The skin has a dense sensory network enabling human beings to sense different ranges and qualities of pain, pruritus, mechanical stimuli (eg, touch and vibration), and temperature. These senses have a role in the nonverbal communication among humans and also serve as protective mechanisms as they organize sensations taken from the environment that are sent to the brain. The brain not only plays a critical role in the perception of these sensations but also in their interpretation as pleasant, unpleasant, dangerous, or harmless. The skin contains a dense cutaneous sensory and autonomic network designed to sense these stimuli that also communicates with surrounding skin cells and has a bidirectional communication network within the central nervous system (CNS). This complex network is known to play a central role in the development of chronic pain and, as recently discovered, also in chronic pruritus. The latter constitutes a novel research area and is a major focus of this chapter.



Barring the stratum corneum, the entirety of the human skin is innervated. The nerves that innervate the skin, apart from the face, consist of cutaneous branches of musculocutaneous nerves that segmentally arise from the spinal nerves. Branches of trigeminal nerves in the facial tissue are responsible for its innervation. At the dermal subcutaneous junction, the primary nerve trunks enter the subcutaneous fat tissue and divide, forming a branching network. This nerve plexus supplies the vasculature, adnexal structures, and encapsulated sensory nerves (eg, Pacinian corpuscles).

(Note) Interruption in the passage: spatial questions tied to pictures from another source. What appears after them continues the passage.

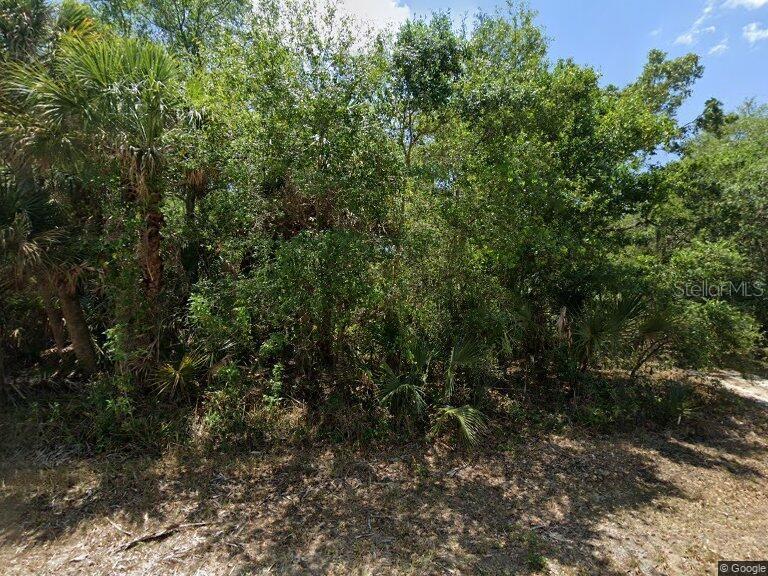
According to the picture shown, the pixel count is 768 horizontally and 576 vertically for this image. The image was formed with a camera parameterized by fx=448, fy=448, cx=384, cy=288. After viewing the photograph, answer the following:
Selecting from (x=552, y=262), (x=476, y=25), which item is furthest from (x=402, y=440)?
(x=476, y=25)

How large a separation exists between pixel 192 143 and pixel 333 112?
1.91 meters

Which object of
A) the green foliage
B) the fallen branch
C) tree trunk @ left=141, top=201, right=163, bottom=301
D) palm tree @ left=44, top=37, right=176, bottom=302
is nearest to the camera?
the fallen branch

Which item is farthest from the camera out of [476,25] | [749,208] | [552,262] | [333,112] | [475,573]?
[476,25]

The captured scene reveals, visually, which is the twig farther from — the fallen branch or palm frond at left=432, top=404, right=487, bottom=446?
palm frond at left=432, top=404, right=487, bottom=446

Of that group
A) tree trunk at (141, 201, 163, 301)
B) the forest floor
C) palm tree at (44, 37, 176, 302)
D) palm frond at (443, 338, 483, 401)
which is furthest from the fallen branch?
palm tree at (44, 37, 176, 302)

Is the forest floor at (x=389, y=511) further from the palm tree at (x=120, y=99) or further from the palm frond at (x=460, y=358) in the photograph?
the palm tree at (x=120, y=99)

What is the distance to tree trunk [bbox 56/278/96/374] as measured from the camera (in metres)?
6.91

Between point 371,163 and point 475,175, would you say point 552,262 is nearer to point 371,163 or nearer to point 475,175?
point 475,175

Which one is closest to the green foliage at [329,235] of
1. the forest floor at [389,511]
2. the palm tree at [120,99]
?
the palm tree at [120,99]

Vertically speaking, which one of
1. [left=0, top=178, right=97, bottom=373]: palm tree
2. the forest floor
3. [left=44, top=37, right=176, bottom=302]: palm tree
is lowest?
the forest floor

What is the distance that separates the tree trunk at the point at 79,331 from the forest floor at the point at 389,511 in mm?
1703

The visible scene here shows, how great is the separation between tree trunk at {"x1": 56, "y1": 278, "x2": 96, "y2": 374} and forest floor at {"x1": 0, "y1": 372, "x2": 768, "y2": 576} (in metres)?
1.70

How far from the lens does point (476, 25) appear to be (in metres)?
10.7

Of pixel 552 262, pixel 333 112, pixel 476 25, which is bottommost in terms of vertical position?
pixel 552 262
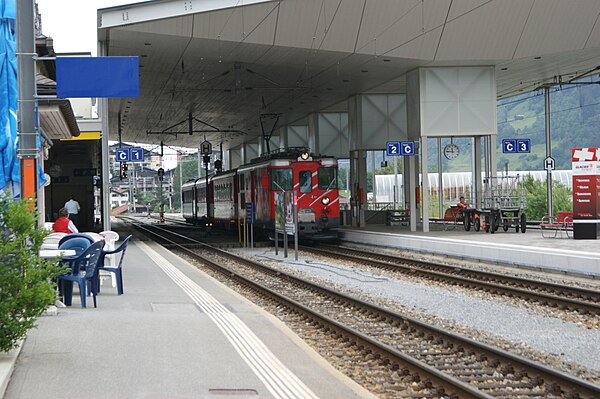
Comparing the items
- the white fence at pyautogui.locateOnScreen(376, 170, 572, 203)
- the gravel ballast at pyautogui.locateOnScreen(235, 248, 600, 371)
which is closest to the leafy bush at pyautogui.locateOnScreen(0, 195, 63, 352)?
the gravel ballast at pyautogui.locateOnScreen(235, 248, 600, 371)

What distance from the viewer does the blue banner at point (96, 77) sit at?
36.9 feet

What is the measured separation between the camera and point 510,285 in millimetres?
16703

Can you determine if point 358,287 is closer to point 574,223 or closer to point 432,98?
point 574,223

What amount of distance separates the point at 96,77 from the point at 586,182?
1604 cm

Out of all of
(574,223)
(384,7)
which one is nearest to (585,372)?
(574,223)

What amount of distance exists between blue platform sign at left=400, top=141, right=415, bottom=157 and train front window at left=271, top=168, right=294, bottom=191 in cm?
397

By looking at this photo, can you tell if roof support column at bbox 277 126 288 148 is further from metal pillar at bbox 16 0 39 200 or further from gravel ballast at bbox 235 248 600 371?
metal pillar at bbox 16 0 39 200

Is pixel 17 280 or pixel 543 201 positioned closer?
pixel 17 280

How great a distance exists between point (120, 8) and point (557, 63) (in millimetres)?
15907

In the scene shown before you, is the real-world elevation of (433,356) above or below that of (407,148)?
below

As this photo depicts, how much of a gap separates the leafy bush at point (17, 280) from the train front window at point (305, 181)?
22.9 m

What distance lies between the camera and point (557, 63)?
1245 inches

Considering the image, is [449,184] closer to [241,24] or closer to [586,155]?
[241,24]

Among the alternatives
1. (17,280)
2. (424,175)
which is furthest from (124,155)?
(17,280)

The nerve fibers subsequently rearrange into small nerve bundles, which, together with the blood and lymphatic vessels, form a network of interlaced nerves both beneath and within the epidermis (Fig. 21-1).1,2 Sensory and autonomic nerve fibers constitute cutaneous nerve fibers. Afferent impulses are conducted from the periphery of sensory nerves to cell bodies in the dorsal root ganglia (DRG) and to the trigeminal ganglion in the face. Because of their unipolar nature, one branch of a cutaneous sensory neuron’s single axon extends from their cell body towards the periphery, ...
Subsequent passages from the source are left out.